Assessment of CXCR3 and CCR6 expression on Ag-specific CD4+ T cells using membrane-bound TNF-α
Mononuclear cells (106 cells/ml) were stimulated with heat-inactivated C. albicans yeast or ESAT-6 or CFP-10 peptide pools in complete RPMI containing TAP1–0 (10 μM; Calbiochem) and PE-CY7-conjugated anti-TNF-α Ab as described . At the end of the incubation period (6 h), cells were stained with Abs directed to CD3, CD4, CCR6, and CXCR3 and percentages of CXCR3 and CCR6 expression on Ag-specific CD4+ T cells were assessed.
Flow cytometry analyses
To assess Ag-specific CD4+ T-cell responses, the following Abs were used: CD4-allophycocyanin-H7 (clone SK3), CD8-PerCP-Cy5.5 (SK1), CD3-ECD (UCHT1), IFN-γ-AF700 (B27), IL-2-PE (MQ1–17H12), TNF-α-PECY7 (Mab11), IL-17A-AF647 (eBio64DEC17), CXCR3-allophycocyanin (TG1/CXCR3), and CCR6-PE (11A2). All Abs were purchased from BD Biosciences except IL-17A (eBioscience), CD3-ECD (Beckman Coulter) and CXCR3-allophycocyanin (Biolegend). Furthermore, dead cells were excluded using the violet LIVE/DEAD stain kit (Invitrogen). Data were acquired on an LSRII four-laser (405, 488, 532, and 633 nm) and analyzed using FlowJo version 8.8.6 (Tree Star Inc.). Analysis and presentation of distributions were performed using SPICE version 5.1, downloaded from http://exon.niaid.nih.gov/spice . Concerning the assessment of ex vivo CD4+ T-cell responses, an individual was considered as a positive responder for a particular Ag when at least one cytokine was positive. For blood analyses, the positivity of each cytokine was determined as follows: the cytokine frequency obtained in the sample must exceed the threshold (set as the mean of the controls for all donors + 2 SD (i.e. TNF-α: 0.032; IFN-γ: 0.017; IL-2: 0.018; IL-17A: 0.010)) and ≥3 times the value obtained in the corresponding individual's control. For tissues analyses, the positivity of each cytokine was determined as follows: the cytokine frequency obtained in the sample must be ≥3 times the value obtained in the corresponding individual's control.
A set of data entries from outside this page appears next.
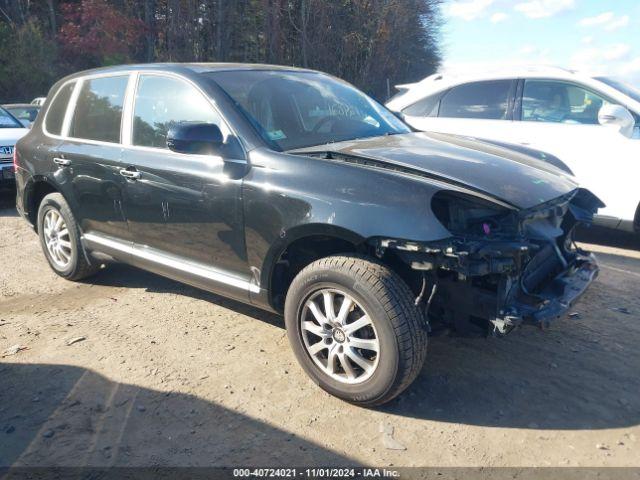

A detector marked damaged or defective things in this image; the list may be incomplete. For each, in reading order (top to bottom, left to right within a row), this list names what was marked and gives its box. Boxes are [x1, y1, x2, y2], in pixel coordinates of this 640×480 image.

damaged hood [290, 131, 580, 208]
broken headlight [430, 190, 516, 237]
front-end collision damage [372, 188, 604, 338]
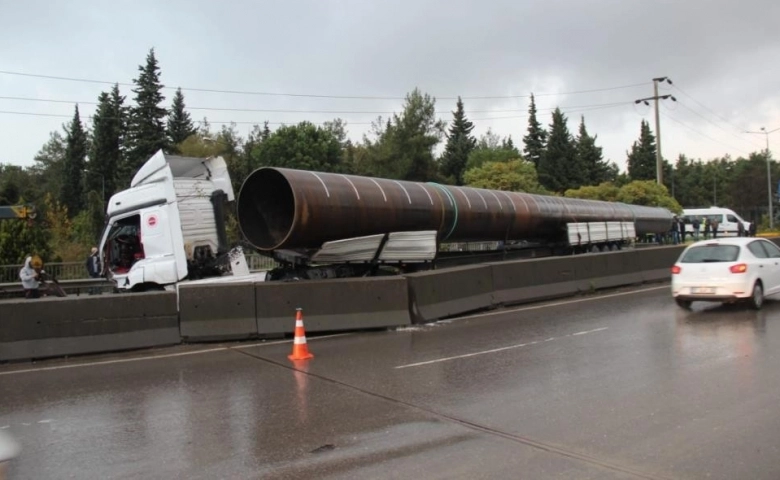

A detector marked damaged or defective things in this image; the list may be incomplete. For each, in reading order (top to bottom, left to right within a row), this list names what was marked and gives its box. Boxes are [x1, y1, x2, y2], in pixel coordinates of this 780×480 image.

overturned semi-truck [99, 152, 672, 290]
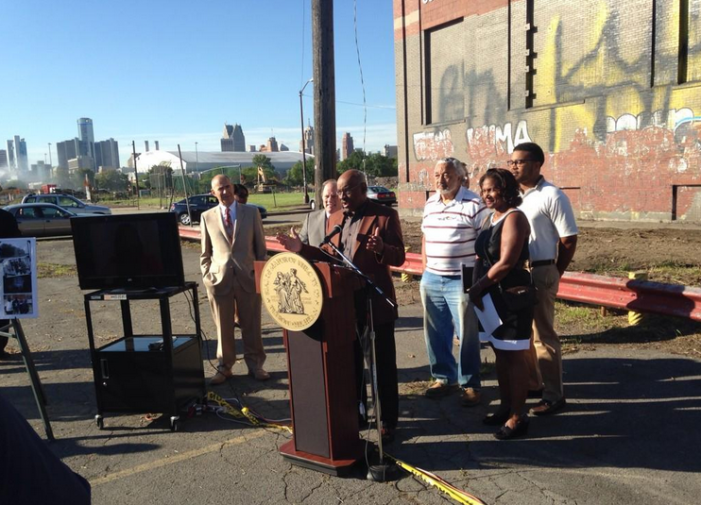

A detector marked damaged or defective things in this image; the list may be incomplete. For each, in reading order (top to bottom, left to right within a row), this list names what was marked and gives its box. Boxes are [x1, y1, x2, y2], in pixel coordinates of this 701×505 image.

cracked pavement [1, 237, 700, 504]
Concerning in vitro expanded CD4+ T-cell responses, the percentage of proliferating CD4+ T cells, i.e. CFSElow cells, was determined in the CD3+CD4+ T-cell population. The criteria for scoring as positive the proliferating cell cultures included: (i) percentage of CFSElow cell >1% after background subtraction (percentage of CFSElow cells in unstimulated cell cultures) and (ii) stimulation index (SI) >3. The SI is calculated as the ratio between stimulated versus unstimulated cell cultures. The positivity of each cytokine was determined as follows: The cytokine frequency obtained in the sample must be ≥3 times the value obtained in the corresponding individual's control.
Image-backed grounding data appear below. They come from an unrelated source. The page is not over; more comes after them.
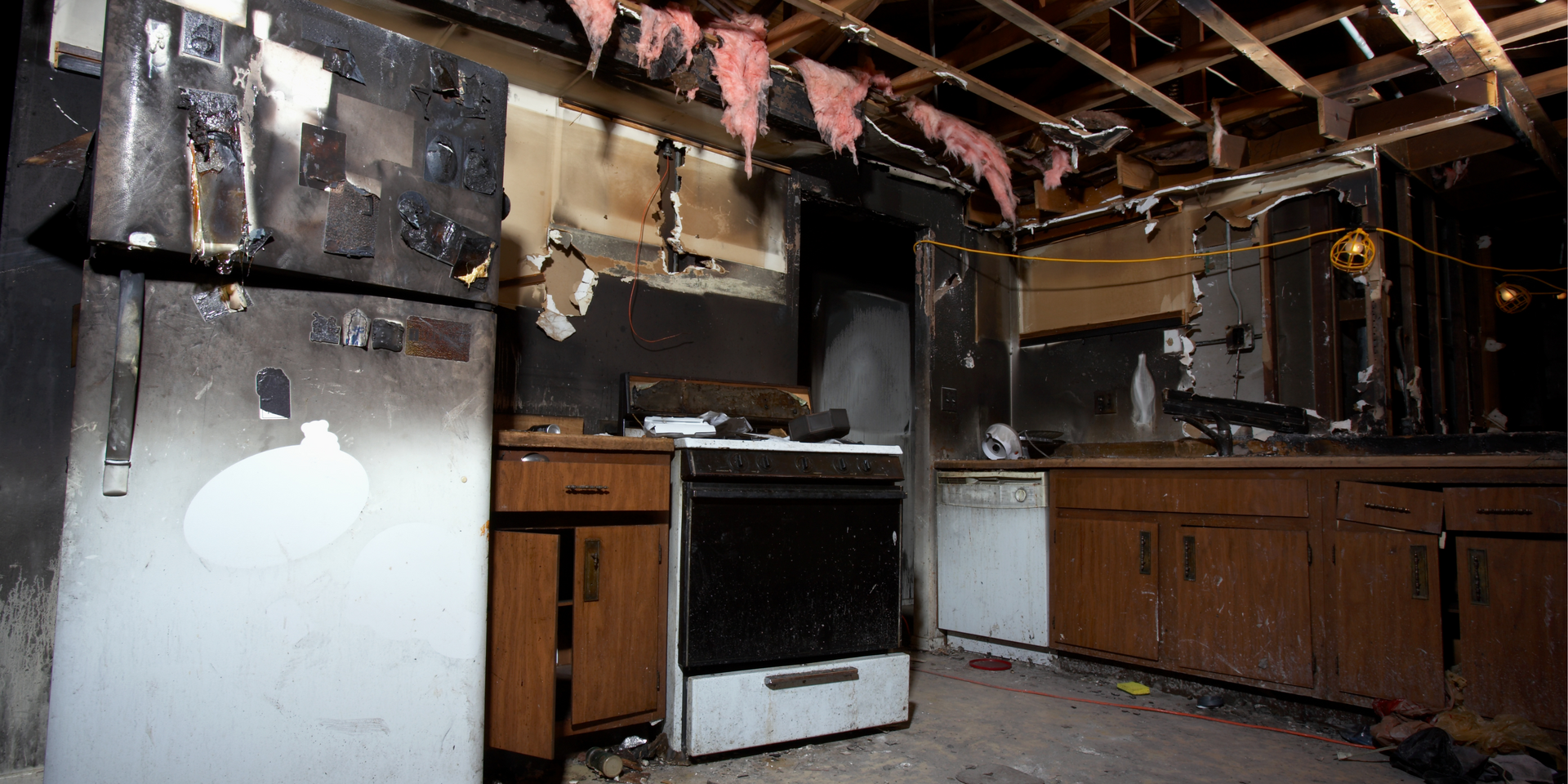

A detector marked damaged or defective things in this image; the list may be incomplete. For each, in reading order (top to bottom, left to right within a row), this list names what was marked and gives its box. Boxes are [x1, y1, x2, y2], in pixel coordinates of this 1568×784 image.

burned magnet [181, 9, 225, 63]
burnt plastic remnant [182, 9, 225, 63]
burnt plastic remnant [321, 47, 363, 84]
burned magnet [321, 47, 363, 84]
charred wood beam [774, 0, 1066, 122]
charred wood beam [972, 0, 1204, 126]
burned magnet [299, 127, 346, 193]
burnt plastic remnant [299, 127, 346, 193]
burned magnet [423, 128, 457, 185]
burnt plastic remnant [464, 137, 495, 194]
burned magnet [461, 138, 498, 194]
burned magnet [321, 180, 376, 256]
burnt plastic remnant [321, 180, 376, 256]
burned magnet [394, 191, 461, 265]
burnt plastic remnant [307, 309, 338, 343]
burned magnet [309, 309, 340, 343]
burned magnet [341, 307, 368, 348]
burnt plastic remnant [341, 307, 368, 348]
burned magnet [368, 321, 404, 353]
burnt plastic remnant [368, 321, 404, 353]
burned magnet [401, 314, 467, 360]
burnt plastic remnant [404, 314, 470, 360]
burned wall surface [0, 0, 98, 771]
burned magnet [256, 368, 292, 423]
burnt plastic remnant [256, 368, 292, 423]
burnt cabinet face [1047, 520, 1160, 662]
burnt cabinet face [1178, 527, 1311, 686]
burnt cabinet face [1335, 527, 1442, 706]
burnt cabinet face [1449, 536, 1561, 730]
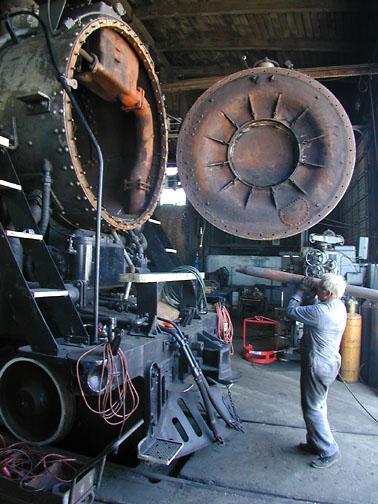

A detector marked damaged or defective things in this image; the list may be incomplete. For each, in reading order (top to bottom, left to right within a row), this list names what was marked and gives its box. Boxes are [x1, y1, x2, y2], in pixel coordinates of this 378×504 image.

rusty metal panel [177, 67, 354, 240]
p Values were derived from either χ2 analyses, for comparison of positive proportions, or one-way ANOVA (Kruskal–Wallis test), followed by Student's t-test. When applicable, Bonferroni correction for multiples analyses was applied. Regarding SPICE analyses of the flow-cytometry data, comparison of distributions was performed using a Student's t-test and a partial permutation test as described .
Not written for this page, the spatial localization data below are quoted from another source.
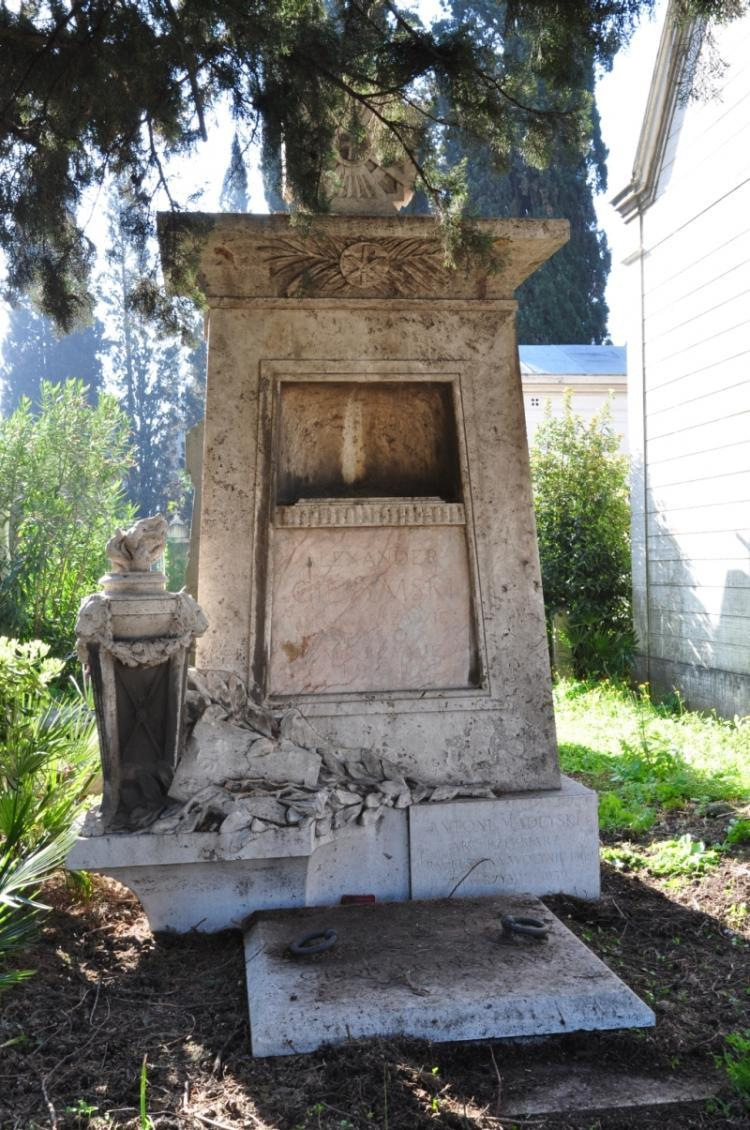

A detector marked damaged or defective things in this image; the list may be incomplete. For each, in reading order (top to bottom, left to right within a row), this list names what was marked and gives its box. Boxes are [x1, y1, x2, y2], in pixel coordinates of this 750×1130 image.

rusty iron ring [286, 931, 336, 958]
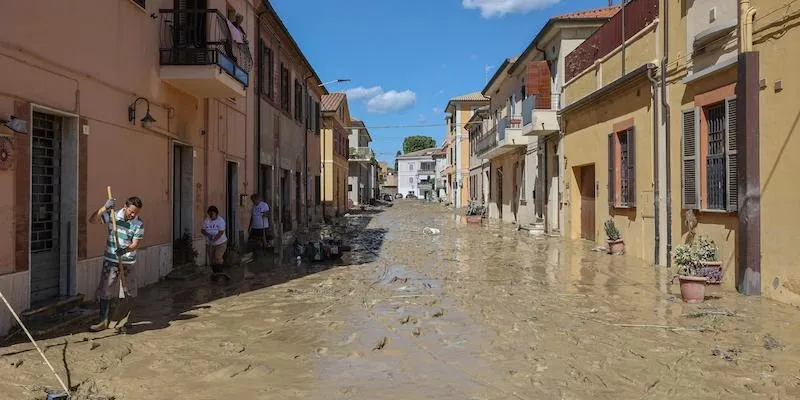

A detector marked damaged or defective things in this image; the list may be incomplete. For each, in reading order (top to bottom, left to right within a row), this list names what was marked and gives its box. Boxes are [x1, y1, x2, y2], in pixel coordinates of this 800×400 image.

flood damage [1, 203, 800, 400]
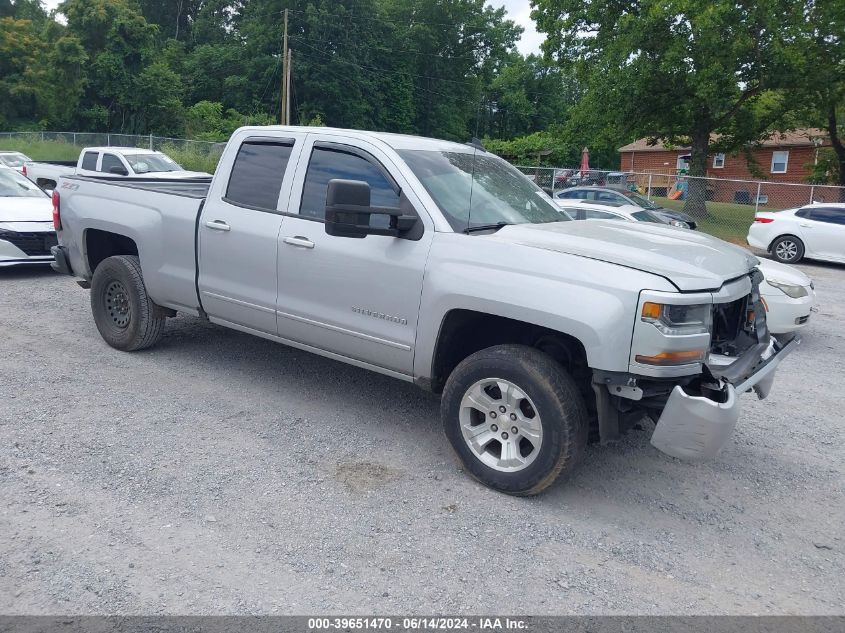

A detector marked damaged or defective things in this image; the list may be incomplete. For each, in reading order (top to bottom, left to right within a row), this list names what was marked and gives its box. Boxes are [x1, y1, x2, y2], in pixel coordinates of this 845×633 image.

damaged hood [492, 220, 756, 292]
cracked headlight [764, 278, 804, 298]
damaged front bumper [648, 336, 796, 460]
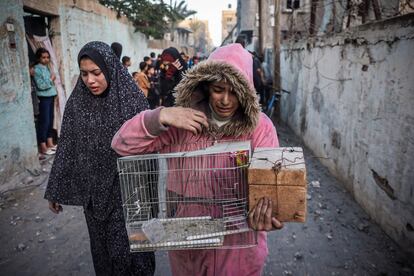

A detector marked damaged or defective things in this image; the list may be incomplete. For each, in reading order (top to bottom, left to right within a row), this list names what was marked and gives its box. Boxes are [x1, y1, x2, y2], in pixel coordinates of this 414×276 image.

damaged wall [0, 0, 39, 188]
damaged wall [280, 13, 414, 254]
The research leading to these results was supported by the Swiss Vaccine Research Institute and by the Swiss National Science Foundation and has received funding from the European Community's Seventh Framework Programme ((FP7/2007–2013), (FP7/2007–2011)) under EC-GA n° (241642) and (FP7-20072013 under grant agreement HEALTHF2-2010-260338ALLFUN). We are grateful to John and Aaron Weddle for their assistance for figures preparation.
Conflict of interest
The authors declare no financial and commercial conflict of interest.